Records from a collection
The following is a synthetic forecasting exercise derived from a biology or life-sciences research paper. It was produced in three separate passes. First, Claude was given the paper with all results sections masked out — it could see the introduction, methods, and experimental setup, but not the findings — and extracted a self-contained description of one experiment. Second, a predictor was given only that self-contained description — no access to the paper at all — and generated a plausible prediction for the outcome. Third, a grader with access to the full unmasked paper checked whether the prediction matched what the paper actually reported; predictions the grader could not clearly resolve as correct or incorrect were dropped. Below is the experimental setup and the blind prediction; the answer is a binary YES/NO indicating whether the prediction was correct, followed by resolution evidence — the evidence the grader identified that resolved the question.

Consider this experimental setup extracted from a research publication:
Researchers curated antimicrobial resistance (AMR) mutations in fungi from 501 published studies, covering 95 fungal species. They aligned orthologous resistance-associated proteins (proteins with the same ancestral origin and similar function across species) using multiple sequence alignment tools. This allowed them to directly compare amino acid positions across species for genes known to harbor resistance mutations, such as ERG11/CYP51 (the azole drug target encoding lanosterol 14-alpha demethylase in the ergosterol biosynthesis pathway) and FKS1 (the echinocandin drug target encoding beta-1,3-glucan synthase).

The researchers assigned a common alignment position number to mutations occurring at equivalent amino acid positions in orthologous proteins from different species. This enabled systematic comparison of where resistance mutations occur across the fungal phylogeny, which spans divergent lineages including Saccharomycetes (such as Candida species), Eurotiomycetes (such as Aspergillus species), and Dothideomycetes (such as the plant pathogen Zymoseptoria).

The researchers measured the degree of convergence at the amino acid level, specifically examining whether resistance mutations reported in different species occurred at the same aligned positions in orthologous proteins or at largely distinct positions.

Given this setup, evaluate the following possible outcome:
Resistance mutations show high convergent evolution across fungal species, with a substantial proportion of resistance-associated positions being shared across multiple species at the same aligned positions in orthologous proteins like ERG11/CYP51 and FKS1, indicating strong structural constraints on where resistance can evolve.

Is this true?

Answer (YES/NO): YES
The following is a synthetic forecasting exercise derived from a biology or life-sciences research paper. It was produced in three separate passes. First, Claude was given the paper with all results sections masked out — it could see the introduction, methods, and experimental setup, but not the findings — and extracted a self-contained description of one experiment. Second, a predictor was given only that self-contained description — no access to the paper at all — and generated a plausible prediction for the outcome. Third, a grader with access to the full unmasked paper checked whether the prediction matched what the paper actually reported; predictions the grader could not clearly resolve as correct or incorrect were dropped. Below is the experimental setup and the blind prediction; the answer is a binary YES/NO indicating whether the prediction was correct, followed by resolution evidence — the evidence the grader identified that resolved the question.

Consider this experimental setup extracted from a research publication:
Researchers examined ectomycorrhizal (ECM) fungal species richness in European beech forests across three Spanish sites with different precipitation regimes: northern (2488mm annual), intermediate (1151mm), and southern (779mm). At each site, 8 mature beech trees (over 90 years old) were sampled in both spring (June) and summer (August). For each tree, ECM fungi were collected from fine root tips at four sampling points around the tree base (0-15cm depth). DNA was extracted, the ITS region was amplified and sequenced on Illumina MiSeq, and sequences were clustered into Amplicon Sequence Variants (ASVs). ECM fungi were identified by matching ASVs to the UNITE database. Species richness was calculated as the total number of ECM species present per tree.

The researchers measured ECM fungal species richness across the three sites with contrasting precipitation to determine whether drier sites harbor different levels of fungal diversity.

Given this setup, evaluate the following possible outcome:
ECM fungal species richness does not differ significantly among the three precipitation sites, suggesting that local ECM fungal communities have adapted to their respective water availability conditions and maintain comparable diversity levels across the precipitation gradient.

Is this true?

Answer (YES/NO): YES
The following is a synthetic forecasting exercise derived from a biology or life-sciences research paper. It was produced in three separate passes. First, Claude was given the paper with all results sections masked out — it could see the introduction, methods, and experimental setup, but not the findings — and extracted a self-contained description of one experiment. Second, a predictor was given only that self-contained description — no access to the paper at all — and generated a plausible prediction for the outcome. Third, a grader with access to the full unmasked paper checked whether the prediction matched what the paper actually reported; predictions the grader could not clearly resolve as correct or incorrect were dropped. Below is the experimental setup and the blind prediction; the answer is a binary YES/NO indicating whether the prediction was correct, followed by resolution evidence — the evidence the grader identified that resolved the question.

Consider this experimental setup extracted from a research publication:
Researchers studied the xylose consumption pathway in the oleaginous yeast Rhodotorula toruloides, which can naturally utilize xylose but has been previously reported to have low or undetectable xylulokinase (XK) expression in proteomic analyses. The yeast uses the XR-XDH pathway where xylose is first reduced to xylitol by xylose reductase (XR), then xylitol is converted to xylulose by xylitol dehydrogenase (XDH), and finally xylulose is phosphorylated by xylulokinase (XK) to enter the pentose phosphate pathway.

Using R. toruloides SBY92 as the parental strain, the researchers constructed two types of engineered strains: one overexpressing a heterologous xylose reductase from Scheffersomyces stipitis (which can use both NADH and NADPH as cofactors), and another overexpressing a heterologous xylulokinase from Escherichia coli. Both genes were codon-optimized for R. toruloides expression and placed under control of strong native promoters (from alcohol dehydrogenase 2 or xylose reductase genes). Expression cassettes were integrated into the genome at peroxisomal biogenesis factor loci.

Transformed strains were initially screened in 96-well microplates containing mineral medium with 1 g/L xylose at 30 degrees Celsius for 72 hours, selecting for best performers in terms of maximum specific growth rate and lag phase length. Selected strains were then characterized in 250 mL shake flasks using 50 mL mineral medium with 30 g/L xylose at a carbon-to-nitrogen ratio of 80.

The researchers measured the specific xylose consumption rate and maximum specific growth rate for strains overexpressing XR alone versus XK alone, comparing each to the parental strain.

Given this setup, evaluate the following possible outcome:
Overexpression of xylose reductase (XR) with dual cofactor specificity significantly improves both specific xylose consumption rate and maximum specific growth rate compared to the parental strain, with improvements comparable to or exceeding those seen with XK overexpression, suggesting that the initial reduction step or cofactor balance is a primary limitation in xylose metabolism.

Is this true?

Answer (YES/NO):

**Task item**.
Set down all of the lines above without altering a word.

**Exercise response**.
The following is a synthetic forecasting exercise derived from a biology or life-sciences research paper. It was produced in three separate passes. First, Claude was given the paper with all results sections masked out — it could see the introduction, methods, and experimental setup, but not the findings — and extracted a self-contained description of one experiment. Second, a predictor was given only that self-contained description — no access to the paper at all — and generated a plausible prediction for the outcome. Third, a grader with access to the full unmasked paper checked whether the prediction matched what the paper actually reported; predictions the grader could not clearly resolve as correct or incorrect were dropped. Below is the experimental setup and the blind prediction; the answer is a binary YES/NO indicating whether the prediction was correct, followed by resolution evidence — the evidence the grader identified that resolved the question.

Consider this experimental setup extracted from a research publication:
Researchers curated antimicrobial resistance (AMR) mutations in fungi from 501 published studies, covering 95 fungal species. They aligned orthologous resistance-associated proteins (proteins with the same ancestral origin and similar function across species) using multiple sequence alignment tools. This allowed them to directly compare amino acid positions across species for genes known to harbor resistance mutations, such as ERG11/CYP51 (the azole drug target encoding lanosterol 14-alpha demethylase in the ergosterol biosynthesis pathway) and FKS1 (the echinocandin drug target encoding beta-1,3-glucan synthase).

The researchers assigned a common alignment position number to mutations occurring at equivalent amino acid positions in orthologous proteins from different species. This enabled systematic comparison of where resistance mutations occur across the fungal phylogeny, which spans divergent lineages including Saccharomycetes (such as Candida species), Eurotiomycetes (such as Aspergillus species), and Dothideomycetes (such as the plant pathogen Zymoseptoria).

The researchers measured the degree of convergence at the amino acid level, specifically examining whether resistance mutations reported in different species occurred at the same aligned positions in orthologous proteins or at largely distinct positions.

Given this setup, evaluate the following possible outcome:
Resistance mutations show high convergent evolution across fungal species, with a substantial proportion of resistance-associated positions being shared across multiple species at the same aligned positions in orthologous proteins like ERG11/CYP51 and FKS1, indicating strong structural constraints on where resistance can evolve.

Is this true?

Answer (YES/NO): YES
The following is a synthetic forecasting exercise derived from a biology or life-sciences research paper. It was produced in three separate passes. First, Claude was given the paper with all results sections masked out — it could see the introduction, methods, and experimental setup, but not the findings — and extracted a self-contained description of one experiment. Second, a predictor was given only that self-contained description — no access to the paper at all — and generated a plausible prediction for the outcome. Third, a grader with access to the full unmasked paper checked whether the prediction matched what the paper actually reported; predictions the grader could not clearly resolve as correct or incorrect were dropped. Below is the experimental setup and the blind prediction; the answer is a binary YES/NO indicating whether the prediction was correct, followed by resolution evidence — the evidence the grader identified that resolved the question.

Consider this experimental setup extracted from a research publication:
Researchers examined ectomycorrhizal (ECM) fungal species richness in European beech forests across three Spanish sites with different precipitation regimes: northern (2488mm annual), intermediate (1151mm), and southern (779mm). At each site, 8 mature beech trees (over 90 years old) were sampled in both spring (June) and summer (August). For each tree, ECM fungi were collected from fine root tips at four sampling points around the tree base (0-15cm depth). DNA was extracted, the ITS region was amplified and sequenced on Illumina MiSeq, and sequences were clustered into Amplicon Sequence Variants (ASVs). ECM fungi were identified by matching ASVs to the UNITE database. Species richness was calculated as the total number of ECM species present per tree.

The researchers measured ECM fungal species richness across the three sites with contrasting precipitation to determine whether drier sites harbor different levels of fungal diversity.

Given this setup, evaluate the following possible outcome:
ECM fungal species richness does not differ significantly among the three precipitation sites, suggesting that local ECM fungal communities have adapted to their respective water availability conditions and maintain comparable diversity levels across the precipitation gradient.

Is this true?

Answer (YES/NO): YES
The following is a synthetic forecasting exercise derived from a biology or life-sciences research paper. It was produced in three separate passes. First, Claude was given the paper with all results sections masked out — it could see the introduction, methods, and experimental setup, but not the findings — and extracted a self-contained description of one experiment. Second, a predictor was given only that self-contained description — no access to the paper at all — and generated a plausible prediction for the outcome. Third, a grader with access to the full unmasked paper checked whether the prediction matched what the paper actually reported; predictions the grader could not clearly resolve as correct or incorrect were dropped. Below is the experimental setup and the blind prediction; the answer is a binary YES/NO indicating whether the prediction was correct, followed by resolution evidence — the evidence the grader identified that resolved the question.

Consider this experimental setup extracted from a research publication:
Researchers studied the xylose consumption pathway in the oleaginous yeast Rhodotorula toruloides, which can naturally utilize xylose but has been previously reported to have low or undetectable xylulokinase (XK) expression in proteomic analyses. The yeast uses the XR-XDH pathway where xylose is first reduced to xylitol by xylose reductase (XR), then xylitol is converted to xylulose by xylitol dehydrogenase (XDH), and finally xylulose is phosphorylated by xylulokinase (XK) to enter the pentose phosphate pathway.

Using R. toruloides SBY92 as the parental strain, the researchers constructed two types of engineered strains: one overexpressing a heterologous xylose reductase from Scheffersomyces stipitis (which can use both NADH and NADPH as cofactors), and another overexpressing a heterologous xylulokinase from Escherichia coli. Both genes were codon-optimized for R. toruloides expression and placed under control of strong native promoters (from alcohol dehydrogenase 2 or xylose reductase genes). Expression cassettes were integrated into the genome at peroxisomal biogenesis factor loci.

Transformed strains were initially screened in 96-well microplates containing mineral medium with 1 g/L xylose at 30 degrees Celsius for 72 hours, selecting for best performers in terms of maximum specific growth rate and lag phase length. Selected strains were then characterized in 250 mL shake flasks using 50 mL mineral medium with 30 g/L xylose at a carbon-to-nitrogen ratio of 80.

The researchers measured the specific xylose consumption rate and maximum specific growth rate for strains overexpressing XR alone versus XK alone, comparing each to the parental strain.

Given this setup, evaluate the following possible outcome:
Overexpression of xylose reductase (XR) with dual cofactor specificity significantly improves both specific xylose consumption rate and maximum specific growth rate compared to the parental strain, with improvements comparable to or exceeding those seen with XK overexpression, suggesting that the initial reduction step or cofactor balance is a primary limitation in xylose metabolism.

Is this true?

Answer (YES/NO):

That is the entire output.